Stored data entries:
——

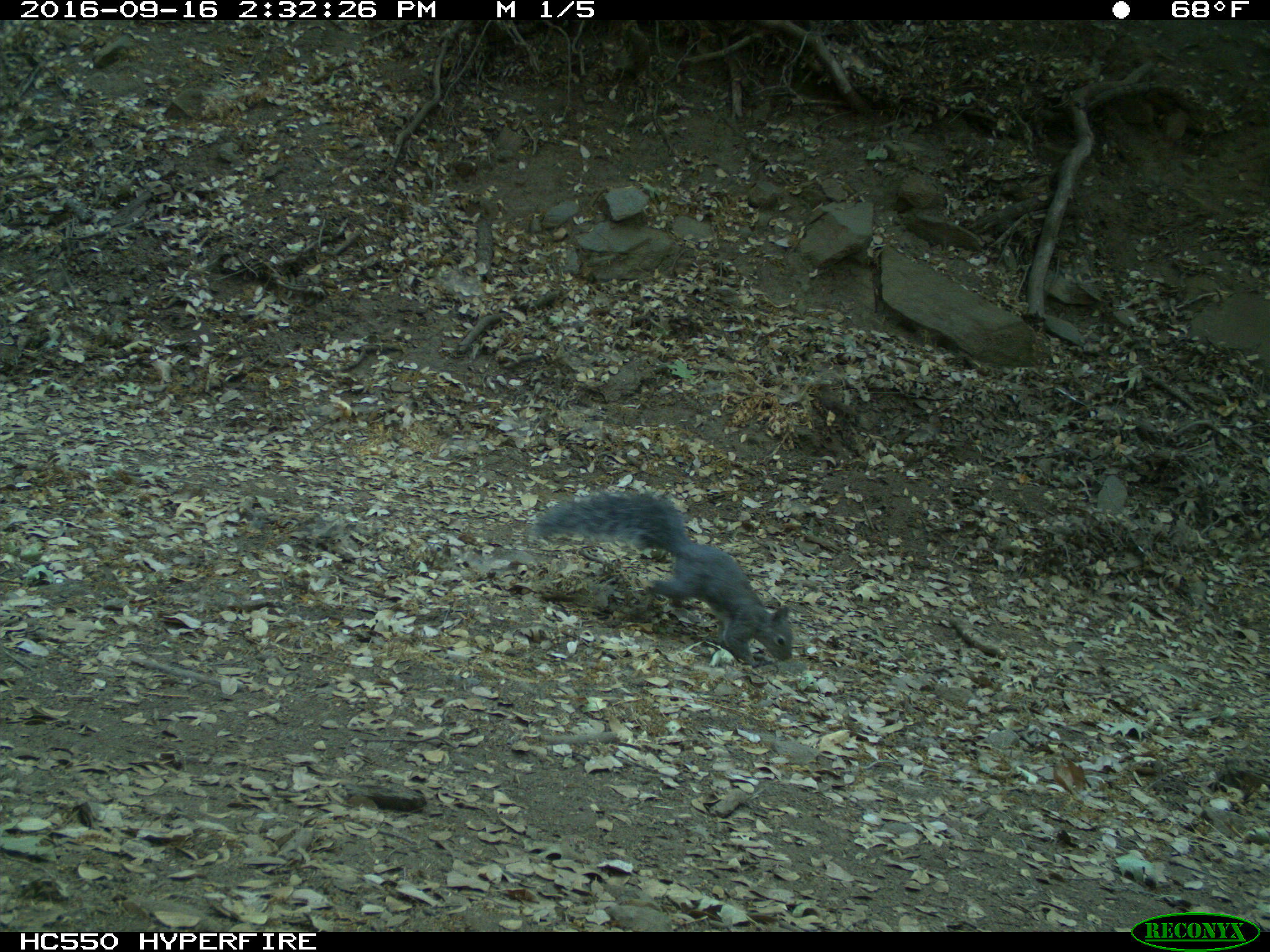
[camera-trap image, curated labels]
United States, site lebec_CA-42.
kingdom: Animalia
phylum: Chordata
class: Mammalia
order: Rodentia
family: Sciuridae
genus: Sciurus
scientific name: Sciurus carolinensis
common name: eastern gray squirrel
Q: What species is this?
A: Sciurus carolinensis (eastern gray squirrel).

——

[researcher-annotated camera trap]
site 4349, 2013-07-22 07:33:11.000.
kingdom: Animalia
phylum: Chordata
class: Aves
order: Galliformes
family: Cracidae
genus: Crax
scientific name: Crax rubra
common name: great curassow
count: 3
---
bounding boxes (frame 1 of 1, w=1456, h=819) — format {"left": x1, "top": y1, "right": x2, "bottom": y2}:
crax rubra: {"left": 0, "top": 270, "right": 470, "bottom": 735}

——

#### Problem description:
Look above for the line holding "[camera-trap image, curated labels]". Print it and every line after it, exactly, through the line holding "A: Sciurus carolinensis".

#### The answer:
[camera-trap image, curated labels]
United States, site lebec_CA-42.
kingdom: Animalia
phylum: Chordata
class: Mammalia
order: Rodentia
family: Sciuridae
genus: Sciurus
scientific name: Sciurus carolinensis
common name: eastern gray squirrel
Q: What species is this?
A: Sciurus carolinensis (eastern gray squirrel).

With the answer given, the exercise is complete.